--- Complete the following ---
A: Please copy the passage of the post about the NVIDIA video card that starts at "A) These are" and ends at "drawn in blue.", word for word.
B: Carry on the post about the NVIDIA video card after its last sentence, ignoring the entries.

--- Given passage ---
════

Another one.....{Nv. video}

It looks pretty standard faire game videocard.. although NVIDIA has harped on the need of external power, it looks at least like they will eat crow for this one... albeit has become a necessity given todays *wild* variance in motherboard/AGP voltage delivery.

Looking at the video, the parts are pretty obvious-

nv30.txt


A) These are two, typical fan power leads. Likely where the HS/Fan that will eventually be placed on this card will go. Reference Design I'm betting has two, for convenient placement for different 3rd party HS/Fan designs, or the reference design will include dual fans (like some of the racier GF4's have) across a monster HS that encompasses the entire top of the ram and core chip- as drawn in blue.

B) This is obviously an external power lead/molex. Plug in a standard HD/device power lead here.

C) If you look closely at a scan from the video, this portion is totally flat. This also matches silk-screen/labels on boards for identification. This is likely a brand/model tag area as it looks totally flat.

════

--- Supplied information ---
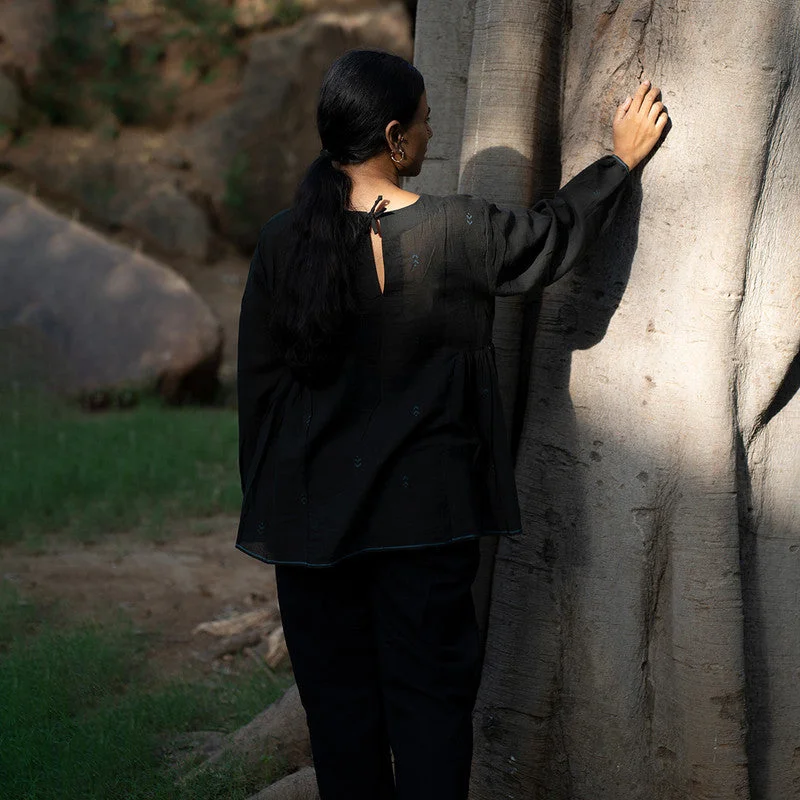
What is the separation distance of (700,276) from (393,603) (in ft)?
3.69

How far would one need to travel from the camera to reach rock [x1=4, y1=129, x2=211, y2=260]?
13.0m

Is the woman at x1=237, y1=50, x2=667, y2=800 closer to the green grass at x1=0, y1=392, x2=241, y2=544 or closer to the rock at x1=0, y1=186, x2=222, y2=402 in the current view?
the green grass at x1=0, y1=392, x2=241, y2=544

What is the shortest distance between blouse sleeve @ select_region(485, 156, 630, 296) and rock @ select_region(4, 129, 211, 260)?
10.9 meters

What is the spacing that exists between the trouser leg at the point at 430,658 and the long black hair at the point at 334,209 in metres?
0.51

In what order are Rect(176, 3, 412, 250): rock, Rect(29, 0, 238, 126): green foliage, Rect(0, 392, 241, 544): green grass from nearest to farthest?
1. Rect(0, 392, 241, 544): green grass
2. Rect(176, 3, 412, 250): rock
3. Rect(29, 0, 238, 126): green foliage

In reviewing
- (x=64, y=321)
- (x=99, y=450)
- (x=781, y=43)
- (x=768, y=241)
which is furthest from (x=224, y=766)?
(x=64, y=321)

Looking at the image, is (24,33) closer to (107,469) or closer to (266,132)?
(266,132)

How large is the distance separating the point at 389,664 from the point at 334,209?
1040 mm

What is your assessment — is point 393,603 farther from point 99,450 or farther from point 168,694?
point 99,450

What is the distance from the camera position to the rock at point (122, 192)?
13.0 metres

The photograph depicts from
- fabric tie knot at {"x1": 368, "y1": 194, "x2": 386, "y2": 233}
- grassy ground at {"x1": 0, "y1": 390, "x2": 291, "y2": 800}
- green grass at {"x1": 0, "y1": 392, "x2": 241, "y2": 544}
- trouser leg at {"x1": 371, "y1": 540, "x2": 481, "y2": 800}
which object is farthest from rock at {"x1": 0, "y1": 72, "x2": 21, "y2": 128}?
trouser leg at {"x1": 371, "y1": 540, "x2": 481, "y2": 800}

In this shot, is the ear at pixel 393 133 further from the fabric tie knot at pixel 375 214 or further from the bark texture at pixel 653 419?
the bark texture at pixel 653 419

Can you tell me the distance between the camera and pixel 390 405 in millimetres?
2451

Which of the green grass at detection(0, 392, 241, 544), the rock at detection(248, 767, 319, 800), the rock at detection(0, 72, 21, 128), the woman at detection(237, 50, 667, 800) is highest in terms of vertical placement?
the rock at detection(0, 72, 21, 128)
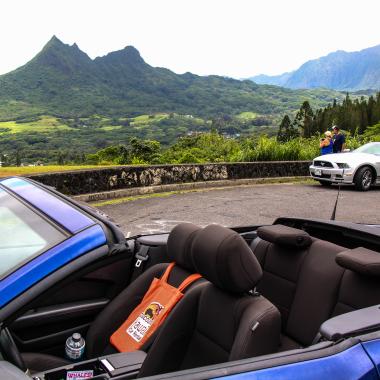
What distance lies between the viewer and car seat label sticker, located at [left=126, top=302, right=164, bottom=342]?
3271 millimetres

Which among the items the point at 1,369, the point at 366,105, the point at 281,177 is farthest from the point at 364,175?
the point at 366,105

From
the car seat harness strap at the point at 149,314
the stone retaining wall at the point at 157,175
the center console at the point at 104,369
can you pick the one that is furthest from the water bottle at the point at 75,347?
the stone retaining wall at the point at 157,175

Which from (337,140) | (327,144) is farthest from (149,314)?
(337,140)

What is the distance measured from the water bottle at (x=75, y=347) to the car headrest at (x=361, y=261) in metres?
1.84

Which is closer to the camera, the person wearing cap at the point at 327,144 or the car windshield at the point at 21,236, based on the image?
the car windshield at the point at 21,236

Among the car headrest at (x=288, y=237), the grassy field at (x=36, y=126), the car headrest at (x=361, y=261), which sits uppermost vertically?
the car headrest at (x=361, y=261)

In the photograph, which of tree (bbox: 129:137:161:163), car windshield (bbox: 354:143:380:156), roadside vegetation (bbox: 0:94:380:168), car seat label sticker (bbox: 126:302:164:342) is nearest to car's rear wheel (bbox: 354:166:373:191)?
car windshield (bbox: 354:143:380:156)

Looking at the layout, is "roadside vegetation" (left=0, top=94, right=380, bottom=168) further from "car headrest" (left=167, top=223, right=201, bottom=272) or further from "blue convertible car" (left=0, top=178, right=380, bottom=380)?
"car headrest" (left=167, top=223, right=201, bottom=272)

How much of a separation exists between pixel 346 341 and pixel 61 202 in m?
1.67

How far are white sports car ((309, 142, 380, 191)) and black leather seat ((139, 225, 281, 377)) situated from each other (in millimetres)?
11865

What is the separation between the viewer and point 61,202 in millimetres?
2756

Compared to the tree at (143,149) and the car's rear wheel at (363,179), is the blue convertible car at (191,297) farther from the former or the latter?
the tree at (143,149)

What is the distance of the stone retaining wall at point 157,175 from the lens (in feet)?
35.9

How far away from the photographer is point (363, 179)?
46.2 ft
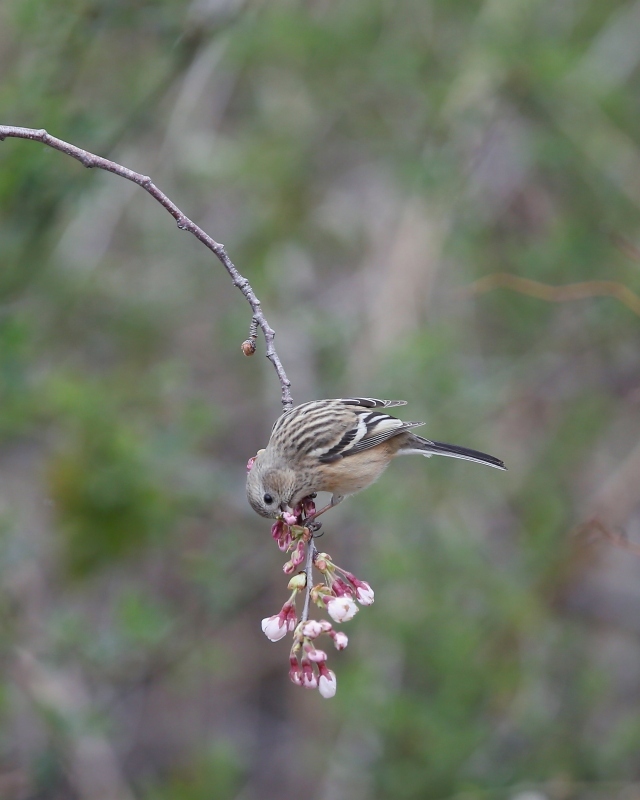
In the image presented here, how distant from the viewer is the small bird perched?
4004 mm

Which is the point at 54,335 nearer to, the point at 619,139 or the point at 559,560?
the point at 559,560

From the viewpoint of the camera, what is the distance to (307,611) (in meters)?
2.71

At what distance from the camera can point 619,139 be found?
6.72m

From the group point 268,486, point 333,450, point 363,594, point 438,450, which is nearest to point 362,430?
point 333,450

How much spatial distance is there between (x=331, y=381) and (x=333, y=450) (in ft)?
5.10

════

--- Per-task answers ---
A:
A) These are two, typical fan power leads. Likely where the HS/Fan that will eventually be placed on this card will go. Reference Design I'm betting has two, for convenient placement for different 3rd party HS/Fan designs, or the reference design will include dual fans (like some of the racier GF4's have) across a monster HS that encompasses the entire top of the ram and core chip- as drawn in blue.

B:
Although hard to see from the scan, the back of the card appears to have DVI, VGA and a SVideo ports.. much like the GF4 Ti4600's with capture/tv-out. The chip to the left of the GPU is likely a Phillips or Conexant tv decoder chip, but anyone's guess if the NV30 will come "out of the box" with the capture/tv-in like the high end Ti4600s. I'm hoping it will. :)
 
I'm not sure its a molex power connector. it appears (to me) to have 5 holes instead of the standard 4. Of course, its tough to tell from that blurry image.

As for the SLI bit...you can tell from the picture that those cards aren't actually plugged into anything. The black thing below them is a chip tray, not some PCB.
 
As for the SLI bit...you can tell from the picture that those cards aren't actually plugged into anything. The black thing below them is a chip tray, not some PCB.

Get with the program. They're plugged into a special "SLI Tray". It's a wireless connection to your PC. You plug a "receiver" into the AGP slot, and then you can put the SLI tray anywhere in your room. You can plug up to 12 NV30 boards into the tray...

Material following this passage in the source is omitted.